In response to Presidential direction to defend the homeland, naval forces surged to NORTHCOM and SOUTHCOM in Operation Southern Spear-disrupting illicit trafficking and securing our maritime approaches. Carrier Strike Groups and Amphibious Ready Groups are operating forward right now, postured to provide options to our nation's leaders.
In the Middle East, our forces protected global shipping, defended our allies, and delivered decisive combat power. Our carrier strike groups expended millions of pounds of ordnance against Houthi targets while successfully defending against dozens of attacks. A Navy SSGN recently participated in a long-range strike operation that once again demonstrated the unmatched reach, surprise, and lethality of naval power.
And in Venezuela, Sailors with Marines operating from the Iwo Jima Amphibious Ready Group, as well as from the Gerald R. Ford Carrier Strike Group-played a central role in Operation Absolute Resolve, showcasing our Navy's persistent combat power, operational excellence, and seamless integration with the joint force.
These operations reinforce a simple fact: no other navy in the world can do what the United States Navy does-every day, across the globe, under sustained pressure.
But the operational pace is demanding, and it is not slowing down. That reality drives our imperative to be ready on day one, while building the force required for tomorrow's fight.

Nothing we do is accidental. Every ship, every aircraft, every missile, every round out of a five-inch gun is the result of years of training and decades of engineering and investment. The primary job of the Chief of Naval Operations is to organize, train, and equip a Navy that is fit for the needs of today and tomorrow's Fleet Commanders.
That means the CNO needs a clear vision of what the Navy is designed for, how it deters conflict, and how it fights as a Fleet when called to arms.
The Navy Warfighting Concept gives that vision purpose. It tells commanders how we intend to fight, where we will accept risk, and where we will not. It is not meant to sit on a shelf; it is meant to be executed by Fleets, squadrons, and ships at sea. It should live rent-free in the minds of Commanders at every level.
The central idea is Expanded Maritime Maneuver-using the global maritime maneuver space, across domains and time, to gain and exploit sea control and impose sea denial. It leverages asymmetric options and non-traditional attack vectors to impose costs, deny objectives, and force adversaries onto the back foot.
Practically, that means four things for the Fleet:
Global maritime unity of effort. The next fight will not be neatly divided by combatant command boundaries. Naval forces must synchronize effects across a global maritime battlespace-integrating actions across theaters to present a unified problem to the adversary.

GIVEN MATERIAL ▸
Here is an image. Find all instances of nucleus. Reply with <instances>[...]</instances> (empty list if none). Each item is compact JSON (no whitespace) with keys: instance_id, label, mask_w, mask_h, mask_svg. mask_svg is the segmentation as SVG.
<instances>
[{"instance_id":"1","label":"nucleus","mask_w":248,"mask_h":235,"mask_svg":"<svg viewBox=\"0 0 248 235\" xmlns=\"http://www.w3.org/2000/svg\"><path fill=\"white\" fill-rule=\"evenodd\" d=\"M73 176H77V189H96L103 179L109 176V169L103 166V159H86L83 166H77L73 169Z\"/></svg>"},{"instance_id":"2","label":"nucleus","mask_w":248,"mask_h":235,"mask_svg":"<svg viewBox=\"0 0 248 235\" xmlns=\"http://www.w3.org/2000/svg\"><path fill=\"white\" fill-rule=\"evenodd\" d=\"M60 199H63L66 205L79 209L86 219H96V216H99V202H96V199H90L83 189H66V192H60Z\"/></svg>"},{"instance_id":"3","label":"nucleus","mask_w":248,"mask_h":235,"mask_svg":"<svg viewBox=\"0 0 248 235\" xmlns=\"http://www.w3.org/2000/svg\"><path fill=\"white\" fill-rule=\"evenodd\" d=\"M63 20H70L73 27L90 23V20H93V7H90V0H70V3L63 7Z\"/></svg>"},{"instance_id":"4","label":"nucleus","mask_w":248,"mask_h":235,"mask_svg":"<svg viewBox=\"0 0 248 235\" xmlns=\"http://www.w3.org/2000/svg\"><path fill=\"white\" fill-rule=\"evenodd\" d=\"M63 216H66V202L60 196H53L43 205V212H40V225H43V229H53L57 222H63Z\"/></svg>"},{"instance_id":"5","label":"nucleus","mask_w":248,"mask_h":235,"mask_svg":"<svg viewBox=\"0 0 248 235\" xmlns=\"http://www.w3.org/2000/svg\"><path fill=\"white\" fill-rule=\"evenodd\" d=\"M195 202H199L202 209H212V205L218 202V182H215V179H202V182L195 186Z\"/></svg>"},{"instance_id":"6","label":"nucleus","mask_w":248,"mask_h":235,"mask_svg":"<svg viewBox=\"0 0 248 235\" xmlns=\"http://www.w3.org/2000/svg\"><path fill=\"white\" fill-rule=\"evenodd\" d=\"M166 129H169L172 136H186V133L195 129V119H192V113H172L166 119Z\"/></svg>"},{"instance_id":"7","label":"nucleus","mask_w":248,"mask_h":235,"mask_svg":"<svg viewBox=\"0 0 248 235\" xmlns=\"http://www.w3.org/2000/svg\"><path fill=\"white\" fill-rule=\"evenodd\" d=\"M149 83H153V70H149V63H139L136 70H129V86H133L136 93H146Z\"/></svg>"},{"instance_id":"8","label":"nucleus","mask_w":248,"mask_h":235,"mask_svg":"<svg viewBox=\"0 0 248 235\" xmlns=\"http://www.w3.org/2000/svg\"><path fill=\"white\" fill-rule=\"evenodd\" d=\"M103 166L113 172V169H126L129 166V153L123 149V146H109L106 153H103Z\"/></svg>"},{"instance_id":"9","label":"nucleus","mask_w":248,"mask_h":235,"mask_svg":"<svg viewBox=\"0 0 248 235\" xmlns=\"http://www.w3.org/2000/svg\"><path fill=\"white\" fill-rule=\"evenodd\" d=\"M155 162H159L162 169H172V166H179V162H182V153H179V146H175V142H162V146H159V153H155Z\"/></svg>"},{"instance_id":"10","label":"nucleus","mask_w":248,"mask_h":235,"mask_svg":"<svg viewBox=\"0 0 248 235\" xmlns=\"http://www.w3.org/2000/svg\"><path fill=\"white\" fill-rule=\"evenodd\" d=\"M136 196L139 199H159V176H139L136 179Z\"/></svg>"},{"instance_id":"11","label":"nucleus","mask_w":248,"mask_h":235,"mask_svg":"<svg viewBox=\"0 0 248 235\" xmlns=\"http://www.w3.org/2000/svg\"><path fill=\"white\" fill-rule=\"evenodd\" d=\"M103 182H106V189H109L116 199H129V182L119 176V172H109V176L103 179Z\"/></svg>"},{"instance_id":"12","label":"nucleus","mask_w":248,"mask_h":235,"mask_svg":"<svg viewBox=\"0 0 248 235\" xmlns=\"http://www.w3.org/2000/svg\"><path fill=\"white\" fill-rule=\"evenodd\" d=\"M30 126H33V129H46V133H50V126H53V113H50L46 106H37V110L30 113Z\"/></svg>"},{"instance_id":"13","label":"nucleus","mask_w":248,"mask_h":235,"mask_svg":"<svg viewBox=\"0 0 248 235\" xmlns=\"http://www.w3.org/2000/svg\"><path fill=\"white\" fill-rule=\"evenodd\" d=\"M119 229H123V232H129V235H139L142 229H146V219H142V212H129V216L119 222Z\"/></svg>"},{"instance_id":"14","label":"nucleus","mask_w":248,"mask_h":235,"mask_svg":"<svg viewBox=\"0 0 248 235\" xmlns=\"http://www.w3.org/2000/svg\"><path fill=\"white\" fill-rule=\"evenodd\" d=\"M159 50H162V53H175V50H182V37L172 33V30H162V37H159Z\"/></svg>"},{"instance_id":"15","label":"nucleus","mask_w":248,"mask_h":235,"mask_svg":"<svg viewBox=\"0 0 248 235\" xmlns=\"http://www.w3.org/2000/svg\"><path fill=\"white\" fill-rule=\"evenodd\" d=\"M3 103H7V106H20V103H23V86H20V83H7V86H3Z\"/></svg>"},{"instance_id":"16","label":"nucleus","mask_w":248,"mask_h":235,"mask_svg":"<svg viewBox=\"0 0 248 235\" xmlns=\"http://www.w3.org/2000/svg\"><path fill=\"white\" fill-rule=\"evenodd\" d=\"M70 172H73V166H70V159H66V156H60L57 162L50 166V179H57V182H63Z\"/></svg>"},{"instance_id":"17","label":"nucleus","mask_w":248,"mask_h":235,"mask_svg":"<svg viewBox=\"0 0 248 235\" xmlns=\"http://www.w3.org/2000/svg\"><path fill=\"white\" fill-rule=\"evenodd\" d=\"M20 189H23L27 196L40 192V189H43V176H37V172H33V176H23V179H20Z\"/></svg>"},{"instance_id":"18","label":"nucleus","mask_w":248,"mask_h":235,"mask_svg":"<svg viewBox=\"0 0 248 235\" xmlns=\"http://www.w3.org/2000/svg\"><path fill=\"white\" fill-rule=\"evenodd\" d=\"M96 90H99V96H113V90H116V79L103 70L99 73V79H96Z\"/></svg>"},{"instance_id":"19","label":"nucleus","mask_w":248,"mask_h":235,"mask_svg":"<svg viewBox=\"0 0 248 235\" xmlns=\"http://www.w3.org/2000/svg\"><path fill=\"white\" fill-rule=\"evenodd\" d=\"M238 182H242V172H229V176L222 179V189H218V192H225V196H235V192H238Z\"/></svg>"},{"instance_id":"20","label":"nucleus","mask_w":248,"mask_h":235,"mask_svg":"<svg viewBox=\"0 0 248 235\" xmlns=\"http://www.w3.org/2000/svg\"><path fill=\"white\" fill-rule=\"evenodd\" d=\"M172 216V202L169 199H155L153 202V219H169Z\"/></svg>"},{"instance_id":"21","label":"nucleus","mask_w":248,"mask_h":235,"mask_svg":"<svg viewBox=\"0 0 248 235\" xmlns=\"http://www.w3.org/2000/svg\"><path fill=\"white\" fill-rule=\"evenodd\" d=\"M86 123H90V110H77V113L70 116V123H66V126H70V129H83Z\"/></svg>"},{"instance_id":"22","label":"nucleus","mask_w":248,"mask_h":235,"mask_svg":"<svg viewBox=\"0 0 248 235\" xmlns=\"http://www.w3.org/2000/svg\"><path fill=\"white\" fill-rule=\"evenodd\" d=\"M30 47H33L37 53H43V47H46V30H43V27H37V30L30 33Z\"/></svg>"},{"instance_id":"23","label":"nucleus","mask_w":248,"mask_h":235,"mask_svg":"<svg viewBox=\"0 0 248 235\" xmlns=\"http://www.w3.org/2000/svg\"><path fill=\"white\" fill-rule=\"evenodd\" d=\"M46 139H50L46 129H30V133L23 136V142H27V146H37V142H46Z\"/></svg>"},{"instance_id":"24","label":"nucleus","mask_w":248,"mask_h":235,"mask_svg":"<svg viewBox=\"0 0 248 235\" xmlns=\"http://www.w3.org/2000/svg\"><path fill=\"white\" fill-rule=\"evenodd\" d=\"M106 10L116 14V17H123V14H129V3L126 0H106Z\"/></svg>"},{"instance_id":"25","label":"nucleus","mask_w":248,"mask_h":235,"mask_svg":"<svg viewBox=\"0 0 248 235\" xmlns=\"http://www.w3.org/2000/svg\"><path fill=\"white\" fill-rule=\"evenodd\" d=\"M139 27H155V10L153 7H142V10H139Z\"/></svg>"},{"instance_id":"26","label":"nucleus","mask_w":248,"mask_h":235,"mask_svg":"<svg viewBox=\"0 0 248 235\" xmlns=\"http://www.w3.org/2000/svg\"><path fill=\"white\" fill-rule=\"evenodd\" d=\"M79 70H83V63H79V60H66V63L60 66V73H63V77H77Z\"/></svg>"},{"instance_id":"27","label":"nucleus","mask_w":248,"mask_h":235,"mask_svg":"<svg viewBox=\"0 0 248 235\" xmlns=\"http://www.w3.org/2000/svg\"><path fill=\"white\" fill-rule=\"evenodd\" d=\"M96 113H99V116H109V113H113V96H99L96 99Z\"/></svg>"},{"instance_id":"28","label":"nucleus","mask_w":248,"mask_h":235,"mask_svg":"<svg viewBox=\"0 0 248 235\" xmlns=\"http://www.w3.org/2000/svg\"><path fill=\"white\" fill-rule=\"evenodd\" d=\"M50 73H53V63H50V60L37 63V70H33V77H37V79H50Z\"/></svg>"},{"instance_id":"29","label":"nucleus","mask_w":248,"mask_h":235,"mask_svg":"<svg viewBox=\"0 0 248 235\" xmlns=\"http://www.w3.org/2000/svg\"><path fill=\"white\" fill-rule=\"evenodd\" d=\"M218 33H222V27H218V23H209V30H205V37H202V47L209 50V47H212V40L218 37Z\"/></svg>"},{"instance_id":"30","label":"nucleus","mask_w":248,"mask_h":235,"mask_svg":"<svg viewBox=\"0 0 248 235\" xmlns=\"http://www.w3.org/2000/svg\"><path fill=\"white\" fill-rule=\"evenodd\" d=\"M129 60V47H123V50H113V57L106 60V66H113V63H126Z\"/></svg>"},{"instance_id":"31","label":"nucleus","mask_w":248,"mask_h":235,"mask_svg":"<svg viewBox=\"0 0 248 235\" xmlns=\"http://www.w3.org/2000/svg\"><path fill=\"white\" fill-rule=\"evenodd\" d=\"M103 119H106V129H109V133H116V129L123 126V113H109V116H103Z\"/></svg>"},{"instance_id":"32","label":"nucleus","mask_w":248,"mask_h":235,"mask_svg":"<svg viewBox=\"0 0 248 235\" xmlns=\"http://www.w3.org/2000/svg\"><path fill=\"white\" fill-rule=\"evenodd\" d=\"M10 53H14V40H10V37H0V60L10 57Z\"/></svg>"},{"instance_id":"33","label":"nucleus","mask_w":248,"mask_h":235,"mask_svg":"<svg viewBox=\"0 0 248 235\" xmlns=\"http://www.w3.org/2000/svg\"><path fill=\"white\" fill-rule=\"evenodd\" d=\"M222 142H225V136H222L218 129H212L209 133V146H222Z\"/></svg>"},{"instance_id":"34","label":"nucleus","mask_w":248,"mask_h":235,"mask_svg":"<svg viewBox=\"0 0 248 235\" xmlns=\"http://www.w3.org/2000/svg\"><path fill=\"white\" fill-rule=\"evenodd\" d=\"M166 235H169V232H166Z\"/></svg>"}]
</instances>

WHAT YOU WILL DO ▸
• 1. From the navy statement, list the kinds of units that are meant to execute the Navy Warfighting Concept.
• 2. According to the navy statement, what is the central idea of the Navy Warfighting Concept?
• 3. Continue the navy statement from where it stops.

THE ANSWERS ▸
• 1. Fleets, squadrons, and ships at sea

• 2. Expanded Maritime Maneuver

• 3.
Seizing and maintaining the initiative. We are not waiting to absorb the first blow. We induce missteps, force reactions, and keep pressure on across the spectrum of competition, crisis, and conflict.
Asymmetric maritime operations. We generate disproportionate effects by exploiting vulnerabilities-through deception, distribution, clever basing, and operational creativity-not simply by matching capability for capability.
Prevailing in protracted conflict. This concept assumes endurance matters. Fleet persistence, sustainment, and the ability to remain combat effective over time are decisive advantages-not afterthoughts.
That is how we fight as a Fleet.
But on any given day, in every domain around the world, our naval forces are also engaged in something else: deterrence.

Although warfighting is what we are designed to do, it accounts for only a fraction of our daily operations. I would argue that deterrence-shaping adversary behavior short of armed conflict-accounts for nearly 90 percent of what we do.
We have a Navy Warfighting Concept that defines how we fight. What we also need is a Navy Deterrence Concept that defines how we deter.
Of all the white binders in your workspaces, I would wager there is not one that gives you a clear, formalized approach to what deterrence at sea really means and more important - how to achieve it through campaigning, posture, and investments. The Navy Deterrence Concept is how we take that task on.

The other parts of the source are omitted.